Additionally, it notes that the upward revision follows faster recovery in sectors previously weighed down by tight monetary policy, fiscal consolidation and policy uncertainty that dampened growth in 2024.
Kenya’s economy slowed in 2024, expanding by 4.7 per cent compared to 5.7 per cent in 2023.
World Bank attributes the deceleration to tight monetary policy, ongoing fiscal consolidation, and heightened policy uncertainty following mid-2024 protests that subdued investment and business confidence.
However, quarterly data show encouraging signs. Growth rose from 4.2 per cent in Q3 2024 to 5.1 per cent in Q4, before settling at 4.9 per cent in the first half of 2025.
Sectoral performance in the first half of 2025 was mixed but largely positive.
Agriculture and the service sector remained dominant, each expanding by 5.2 per cent, although the latter slowed slightly from the previous year.
Industry registered a stronger rebound, growing by 3.5 per cent, up significantly from 0.3 per cent in H1 2024, supported by a revival in construction, increased cement production and improved activity across key subsectors.

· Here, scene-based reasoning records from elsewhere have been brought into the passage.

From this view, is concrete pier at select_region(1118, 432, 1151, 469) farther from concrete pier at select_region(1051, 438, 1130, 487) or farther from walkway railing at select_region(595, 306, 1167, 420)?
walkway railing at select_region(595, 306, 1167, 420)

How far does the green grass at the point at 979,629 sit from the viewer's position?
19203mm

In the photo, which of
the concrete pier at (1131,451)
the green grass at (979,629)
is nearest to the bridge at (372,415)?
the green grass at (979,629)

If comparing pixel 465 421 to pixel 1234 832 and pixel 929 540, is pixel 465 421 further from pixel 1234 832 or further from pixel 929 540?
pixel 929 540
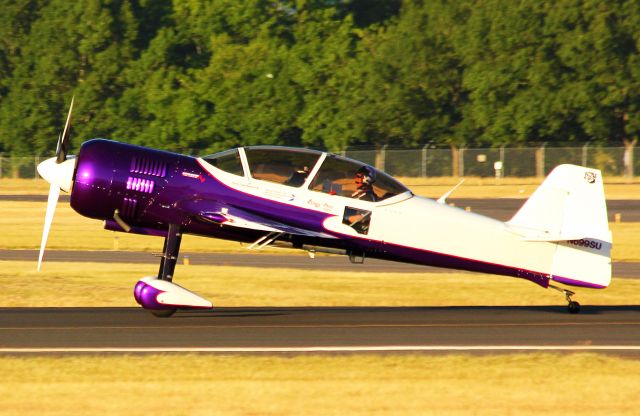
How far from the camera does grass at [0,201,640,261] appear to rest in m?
30.9

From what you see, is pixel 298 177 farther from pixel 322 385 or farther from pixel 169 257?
pixel 322 385

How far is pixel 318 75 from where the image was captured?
6519 cm

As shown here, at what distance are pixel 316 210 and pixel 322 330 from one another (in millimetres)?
1880

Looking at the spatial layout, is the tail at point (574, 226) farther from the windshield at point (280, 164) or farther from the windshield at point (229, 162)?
the windshield at point (229, 162)

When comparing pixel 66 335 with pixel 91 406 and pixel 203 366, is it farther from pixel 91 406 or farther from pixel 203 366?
pixel 91 406

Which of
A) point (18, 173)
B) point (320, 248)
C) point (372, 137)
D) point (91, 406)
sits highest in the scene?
point (372, 137)

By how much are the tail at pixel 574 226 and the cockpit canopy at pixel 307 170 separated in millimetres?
2387

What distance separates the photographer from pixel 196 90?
6494 centimetres

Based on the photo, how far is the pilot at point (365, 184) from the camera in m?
16.0

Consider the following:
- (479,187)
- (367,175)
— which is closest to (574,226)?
(367,175)

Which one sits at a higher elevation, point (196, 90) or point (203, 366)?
point (196, 90)

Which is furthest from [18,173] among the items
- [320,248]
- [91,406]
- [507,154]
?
[91,406]

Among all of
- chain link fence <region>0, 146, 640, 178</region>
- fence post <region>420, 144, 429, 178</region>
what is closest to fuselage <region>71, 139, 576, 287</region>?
chain link fence <region>0, 146, 640, 178</region>

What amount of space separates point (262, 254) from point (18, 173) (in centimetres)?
3964
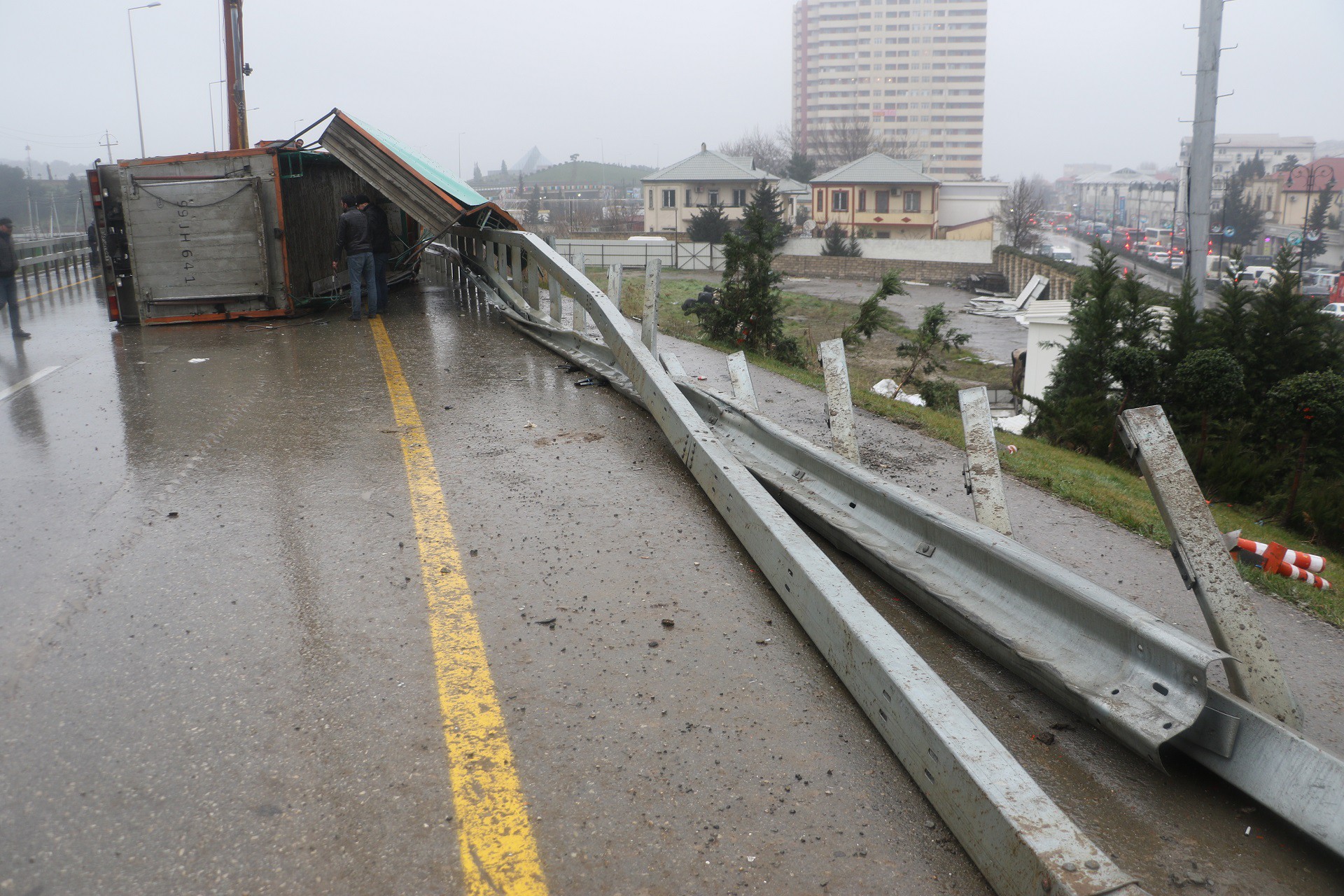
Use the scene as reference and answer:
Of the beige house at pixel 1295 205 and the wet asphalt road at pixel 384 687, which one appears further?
the beige house at pixel 1295 205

Manufacturing, however, continued to lose momentum, growing by 1.6 per cent in H1-2025 compared with 2.5 per cent in the same period the previous year.
Fiscal vulnerabilities remain one of the biggest threats to Kenya’s economic trajectory.
“Ongoing fiscal challenges, including missed consolidation targets and high recurrent expenditures, remain a key source of vulnerability,” the World Bank said in the November economic update report for Kenya.
It reckons that progress in raising revenues and improving spending efficiency has been limited, and without more robust reforms, the country’s fiscal and debt pressures are likely to persist.
Looking ahead, the World Bank stresses that managing domestic and external risks, including climate shocks, global uncertainty, and persistent fiscal gaps, will be crucial to sustaining growth.
While Kenya has demonstrated resilience, the lender argues that combining more ambitious reforms with governance improvements and productivity-enhancing measures will be essential to secure a more stable and inclusive economic path.